Regels voor taak:
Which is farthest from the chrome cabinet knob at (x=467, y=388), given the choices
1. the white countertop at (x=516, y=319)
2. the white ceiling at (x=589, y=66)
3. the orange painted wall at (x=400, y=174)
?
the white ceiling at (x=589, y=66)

Instructies voor taak: Toon elke regel hierboven waarin het woord "white" voorkomt. Het onderscheid tussen hoofdletters en kleine letters telt mee.

Antwoord op taak:
1. the white countertop at (x=516, y=319)
2. the white ceiling at (x=589, y=66)
the white ceiling at (x=589, y=66)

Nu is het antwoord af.